Understanding of surface defects of a catalyst during the reaction process is critical to establish an accurate structure‐activity relationship. Herein, combining operando X‐ray diffraction/ photoelectron spectroscopy with scanning probe microscope, we have firstly established the correlations between CO2 photoreduction activities and crystal‐structure/active‐site of defective ZnAl layered double hydroxides (ZnAl‐LDH). Specifically, the introduction of oxygen vacancies in ZnAl‐LDH could effectively promote the selective adsorption of both CO2 and H2O molecules on surface Al and Zn active sites, respectively, leading to opposite transition states and the evident shrinking of crystalline structures.
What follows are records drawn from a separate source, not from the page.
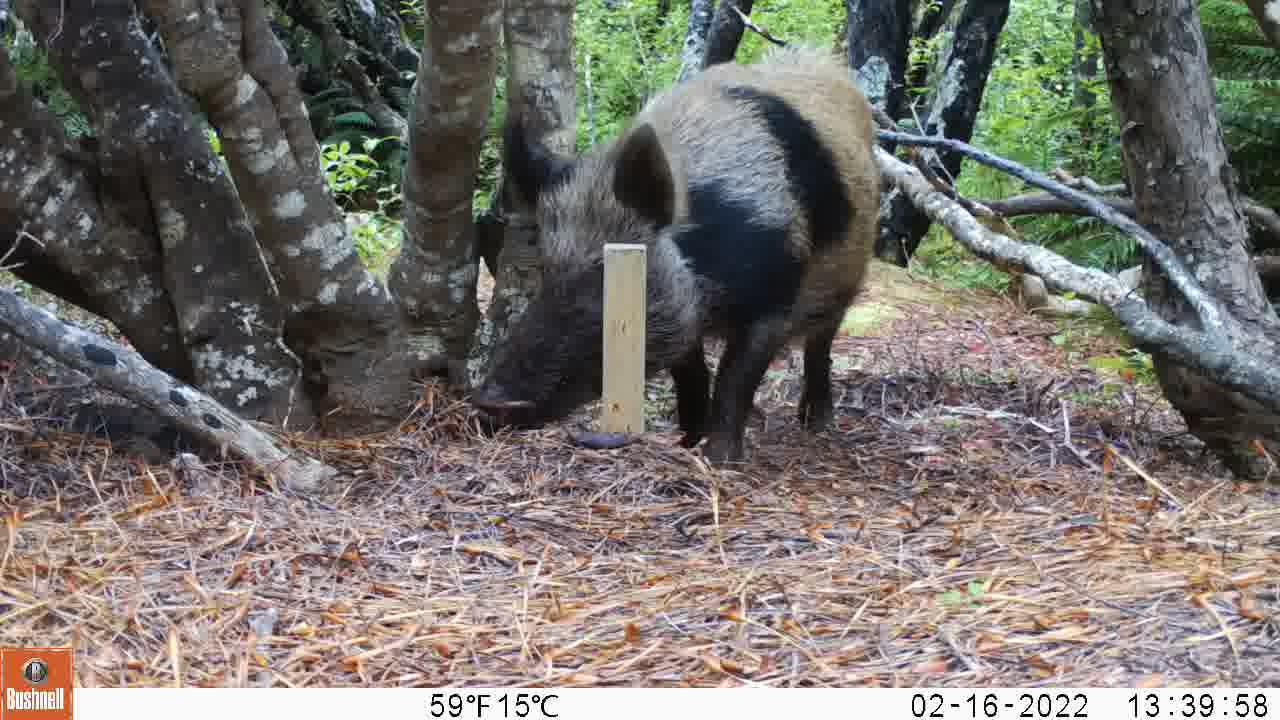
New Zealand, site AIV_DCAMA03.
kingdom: Animalia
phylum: Chordata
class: Mammalia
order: Artiodactyla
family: Suidae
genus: Sus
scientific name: Sus scrofa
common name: pig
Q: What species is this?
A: Pig (Sus scrofa).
Upon light irradiation, the adsorbed CO2 molecules transformed into *COOH intermediate on surface Al active sites, while the H2O molecules dissociated into OH group on Zn sites to provide proton, simultaneously leading to the expansion of crystalline structures and increase of layer spacing. Accordingly, these defect‐dependent evolutions of surface active sites and crystalline structure contributed to the significant improvement of CO2 reduction to CO activity (17.2 μmol g‐1 h‐1), much higher than that of pristine ZnAl‐LDH (6.3 μmol g‐1 h‐1). This work provides new insights for in‐depth understanding of the electronic and crystalline changes of defective photocatalysts during the reaction process.